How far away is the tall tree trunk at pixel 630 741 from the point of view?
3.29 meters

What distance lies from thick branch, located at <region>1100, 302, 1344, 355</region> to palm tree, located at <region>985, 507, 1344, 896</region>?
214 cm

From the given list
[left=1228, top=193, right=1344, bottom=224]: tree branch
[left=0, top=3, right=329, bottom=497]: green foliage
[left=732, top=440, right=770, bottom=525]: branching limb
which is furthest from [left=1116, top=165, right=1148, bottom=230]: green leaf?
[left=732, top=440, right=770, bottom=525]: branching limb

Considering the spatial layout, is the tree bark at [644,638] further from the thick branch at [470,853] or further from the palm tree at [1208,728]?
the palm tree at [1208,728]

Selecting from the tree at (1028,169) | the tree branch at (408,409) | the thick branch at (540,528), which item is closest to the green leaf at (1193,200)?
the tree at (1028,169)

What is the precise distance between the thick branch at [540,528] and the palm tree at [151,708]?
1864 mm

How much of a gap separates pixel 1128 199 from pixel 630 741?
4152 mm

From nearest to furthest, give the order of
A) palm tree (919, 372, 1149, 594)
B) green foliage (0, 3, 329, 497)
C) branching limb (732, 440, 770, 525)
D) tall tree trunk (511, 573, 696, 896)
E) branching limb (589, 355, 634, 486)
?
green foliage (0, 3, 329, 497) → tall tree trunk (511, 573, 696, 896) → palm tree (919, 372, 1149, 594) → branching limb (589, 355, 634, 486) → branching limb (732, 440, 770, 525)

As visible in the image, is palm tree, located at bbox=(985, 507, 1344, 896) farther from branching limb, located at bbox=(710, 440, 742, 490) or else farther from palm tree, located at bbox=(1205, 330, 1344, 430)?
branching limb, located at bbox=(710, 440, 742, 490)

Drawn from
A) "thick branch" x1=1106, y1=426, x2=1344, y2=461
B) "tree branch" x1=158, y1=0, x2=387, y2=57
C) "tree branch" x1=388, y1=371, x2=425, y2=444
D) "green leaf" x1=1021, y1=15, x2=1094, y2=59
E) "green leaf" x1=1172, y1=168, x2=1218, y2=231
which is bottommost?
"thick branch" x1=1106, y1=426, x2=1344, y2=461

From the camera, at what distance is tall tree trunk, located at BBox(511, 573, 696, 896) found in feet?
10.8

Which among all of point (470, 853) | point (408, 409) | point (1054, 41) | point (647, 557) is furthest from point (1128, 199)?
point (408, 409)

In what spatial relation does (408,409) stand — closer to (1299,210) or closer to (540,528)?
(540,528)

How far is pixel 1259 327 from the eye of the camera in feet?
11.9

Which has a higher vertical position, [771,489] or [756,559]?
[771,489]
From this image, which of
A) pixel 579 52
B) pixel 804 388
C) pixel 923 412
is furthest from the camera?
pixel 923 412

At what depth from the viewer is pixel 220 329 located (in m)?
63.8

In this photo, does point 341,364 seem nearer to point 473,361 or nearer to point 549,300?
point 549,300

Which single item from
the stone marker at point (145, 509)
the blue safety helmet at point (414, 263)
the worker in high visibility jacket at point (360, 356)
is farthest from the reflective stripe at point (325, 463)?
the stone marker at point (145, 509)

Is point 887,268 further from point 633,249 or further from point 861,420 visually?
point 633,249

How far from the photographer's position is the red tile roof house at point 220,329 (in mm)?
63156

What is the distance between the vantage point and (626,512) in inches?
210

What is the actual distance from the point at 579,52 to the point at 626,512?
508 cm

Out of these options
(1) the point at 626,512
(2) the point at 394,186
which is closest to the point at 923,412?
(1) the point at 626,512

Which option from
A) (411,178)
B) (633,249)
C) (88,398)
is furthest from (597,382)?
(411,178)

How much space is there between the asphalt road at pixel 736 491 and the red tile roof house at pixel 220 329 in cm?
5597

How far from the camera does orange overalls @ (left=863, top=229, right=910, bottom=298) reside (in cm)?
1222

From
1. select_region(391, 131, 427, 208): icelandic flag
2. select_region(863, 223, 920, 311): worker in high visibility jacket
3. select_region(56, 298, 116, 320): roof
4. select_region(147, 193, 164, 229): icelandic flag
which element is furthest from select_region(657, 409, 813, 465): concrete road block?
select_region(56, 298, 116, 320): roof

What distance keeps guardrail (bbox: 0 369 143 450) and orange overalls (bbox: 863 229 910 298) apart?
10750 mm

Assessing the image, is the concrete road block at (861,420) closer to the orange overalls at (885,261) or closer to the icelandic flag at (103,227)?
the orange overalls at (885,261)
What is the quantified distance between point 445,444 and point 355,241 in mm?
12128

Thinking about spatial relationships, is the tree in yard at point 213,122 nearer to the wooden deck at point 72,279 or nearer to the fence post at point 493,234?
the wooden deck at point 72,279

**OBJECTIVE**: Render the records from the line containing "What is the actual" through the end of the records as a Markdown table with columns Row and Content, numbering each line and skipping blank ones.

**THE ANSWER**:
| Row | Content |
|---|---|
| 1 | What is the actual distance from the point at 579,52 to the point at 626,512? |
| 2 | 508 cm |
| 3 | Out of these options |
| 4 | (1) the point at 626,512 |
| 5 | (2) the point at 394,186 |
| 6 | which is closest to the point at 923,412? |
| 7 | (1) the point at 626,512 |
| 8 | Which option from |
| 9 | A) (411,178) |
| 10 | B) (633,249) |
| 11 | C) (88,398) |
| 12 | is furthest from (597,382)? |
| 13 | (411,178) |
| 14 | How much space is there between the asphalt road at pixel 736 491 and the red tile roof house at pixel 220 329 in cm? |
| 15 | 5597 |
| 16 | How far from the camera does orange overalls @ (left=863, top=229, right=910, bottom=298) reside (in cm)? |
| 17 | 1222 |
| 18 | From |
| 19 | 1. select_region(391, 131, 427, 208): icelandic flag |
| 20 | 2. select_region(863, 223, 920, 311): worker in high visibility jacket |
| 21 | 3. select_region(56, 298, 116, 320): roof |
| 22 | 4. select_region(147, 193, 164, 229): icelandic flag |
| 23 | which element is furthest from select_region(657, 409, 813, 465): concrete road block? |
| 24 | select_region(56, 298, 116, 320): roof |
| 25 | What distance keeps guardrail (bbox: 0 369 143 450) and orange overalls (bbox: 863 229 910 298) apart? |
| 26 | 10750 mm |
| 27 | Assessing the image, is the concrete road block at (861,420) closer to the orange overalls at (885,261) or closer to the icelandic flag at (103,227)? |
| 28 | the orange overalls at (885,261) |
| 29 | What is the quantified distance between point 445,444 and point 355,241 in mm? |
| 30 | 12128 |
| 31 | Thinking about spatial relationships, is the tree in yard at point 213,122 nearer to the wooden deck at point 72,279 or nearer to the fence post at point 493,234? |
| 32 | the wooden deck at point 72,279 |